### EXERCISE MATERIALS
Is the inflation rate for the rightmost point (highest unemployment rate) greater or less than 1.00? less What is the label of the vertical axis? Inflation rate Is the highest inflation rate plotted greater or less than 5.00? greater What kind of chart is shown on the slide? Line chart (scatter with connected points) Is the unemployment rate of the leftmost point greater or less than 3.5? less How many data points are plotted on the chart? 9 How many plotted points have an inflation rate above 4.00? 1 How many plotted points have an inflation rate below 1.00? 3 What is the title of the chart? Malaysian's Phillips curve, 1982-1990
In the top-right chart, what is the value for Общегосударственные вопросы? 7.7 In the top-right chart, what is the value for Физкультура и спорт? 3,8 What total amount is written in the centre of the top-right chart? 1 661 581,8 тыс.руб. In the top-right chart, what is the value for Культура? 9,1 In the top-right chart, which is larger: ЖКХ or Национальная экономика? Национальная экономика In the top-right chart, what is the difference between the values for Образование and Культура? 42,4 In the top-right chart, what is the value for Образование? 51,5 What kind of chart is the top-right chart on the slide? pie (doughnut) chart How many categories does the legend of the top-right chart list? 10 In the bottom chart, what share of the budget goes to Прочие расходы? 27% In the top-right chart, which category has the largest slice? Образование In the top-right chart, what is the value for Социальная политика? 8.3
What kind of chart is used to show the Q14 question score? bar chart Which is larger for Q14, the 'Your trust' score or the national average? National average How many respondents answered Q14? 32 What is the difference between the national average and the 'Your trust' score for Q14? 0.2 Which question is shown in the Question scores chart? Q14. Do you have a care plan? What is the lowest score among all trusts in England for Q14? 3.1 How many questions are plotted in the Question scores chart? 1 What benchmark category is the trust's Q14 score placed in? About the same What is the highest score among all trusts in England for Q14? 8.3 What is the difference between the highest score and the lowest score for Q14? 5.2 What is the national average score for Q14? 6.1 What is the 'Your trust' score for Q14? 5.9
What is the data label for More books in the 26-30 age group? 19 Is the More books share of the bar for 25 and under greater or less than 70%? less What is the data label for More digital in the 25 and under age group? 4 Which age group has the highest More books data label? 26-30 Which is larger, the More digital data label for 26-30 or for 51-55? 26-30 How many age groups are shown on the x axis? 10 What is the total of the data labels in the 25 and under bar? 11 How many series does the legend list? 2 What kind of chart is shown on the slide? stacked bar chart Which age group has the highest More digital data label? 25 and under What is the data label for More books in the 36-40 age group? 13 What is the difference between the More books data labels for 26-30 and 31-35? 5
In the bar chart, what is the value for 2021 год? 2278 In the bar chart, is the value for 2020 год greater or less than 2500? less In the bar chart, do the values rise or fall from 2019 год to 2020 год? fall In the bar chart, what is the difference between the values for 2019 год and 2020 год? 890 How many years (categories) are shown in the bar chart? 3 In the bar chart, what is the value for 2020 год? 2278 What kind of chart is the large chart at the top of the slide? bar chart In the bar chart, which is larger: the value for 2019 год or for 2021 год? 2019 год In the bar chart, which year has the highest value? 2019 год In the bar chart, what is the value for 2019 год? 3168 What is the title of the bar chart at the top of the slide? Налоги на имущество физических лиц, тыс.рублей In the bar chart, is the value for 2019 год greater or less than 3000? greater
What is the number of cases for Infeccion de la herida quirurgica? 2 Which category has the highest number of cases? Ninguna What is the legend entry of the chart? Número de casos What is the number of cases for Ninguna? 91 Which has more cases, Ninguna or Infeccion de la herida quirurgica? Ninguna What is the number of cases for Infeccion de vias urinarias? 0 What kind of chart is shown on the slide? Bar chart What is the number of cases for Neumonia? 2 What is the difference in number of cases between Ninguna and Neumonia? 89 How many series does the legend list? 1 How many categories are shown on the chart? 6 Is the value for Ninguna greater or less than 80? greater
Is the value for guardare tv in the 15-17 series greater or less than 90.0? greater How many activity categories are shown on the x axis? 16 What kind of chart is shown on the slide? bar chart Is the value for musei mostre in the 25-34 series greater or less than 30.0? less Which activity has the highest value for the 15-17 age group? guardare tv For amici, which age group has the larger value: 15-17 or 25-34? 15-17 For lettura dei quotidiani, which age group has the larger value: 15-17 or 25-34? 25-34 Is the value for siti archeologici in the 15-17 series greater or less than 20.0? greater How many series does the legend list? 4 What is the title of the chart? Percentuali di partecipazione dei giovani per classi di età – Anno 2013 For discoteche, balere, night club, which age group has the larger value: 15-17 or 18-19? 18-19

### TASK STATEMENT
How many lines of the records contain the word "Phillips"? Reply with the number alone.

### ANSWER BOX
1